Il 27 gennaio i rappresentanti dei 19 Stati membri dell’area euro hanno ufficialmente approvato la riforma del Mes, il Meccanismo europeo di stabilità, conosciuto anche come “Fondo Salva-Stati”.

Attenzione: stiamo parlando del Mes nel suo complesso e non del nuovo strumento, il Pandemic crisis support, creato apposta per rispondere alla pandemia di Covid-19. Questa nuova linea di credito, di cui molto si è parlato negli ultimi mesi, garantisce prestiti agli Stati che ne facciano richiesta senza condizioni, a parte che i soldi vengano usati per le spese sanitarie collegate all’emergenza pandemica e il loro ammontare non superi il limite del 2 per cento del Pil del 2019 degli Stati in questione.

La decisione del 27 gennaio fa seguito a quella dell’Eurogruppo (la riunione dei ministri dell’Economia dei Paesi dell’area euro) di novembre 2020, accolta positivamente dall’Euro Summit (la riunione dei capi di Stato e di governo dei Paesi dell’area euro) di dicembre 2020, e mette fine al percorso di ratifica da parte delle istituzioni comunitarie.

Ora la palla passa ai singoli Stati che, secondo le rispettive procedure costituzionali, dovranno far ratificare ai propri parlamenti il trattato internazionale che contiene la riforma del Mes.
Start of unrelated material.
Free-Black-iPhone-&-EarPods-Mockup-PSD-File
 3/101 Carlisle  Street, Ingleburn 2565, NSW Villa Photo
La riforma entrerà in vigore quando tutti avranno ratificato. Non ci sono tempistiche certe, anche se il presidente dell’Eurogruppo – l’irlandese Paschal Donohoe – ha auspicato che avvengano entro la fine dell’anno di modo da avere la riforma in vigore nel 2022. E, come dimostrano alcuni precedenti (ad esempio la ratifica del Trattato di Lisbona da parte dell’Irlanda), sono possibili intoppi e ritardi. Anche considerando che diversi Stati europei, per esempio Germania e Paesi Bassi, andranno a elezioni nel 2021.

Vediamo quindi, in sintesi, che cosa prevede la riforma.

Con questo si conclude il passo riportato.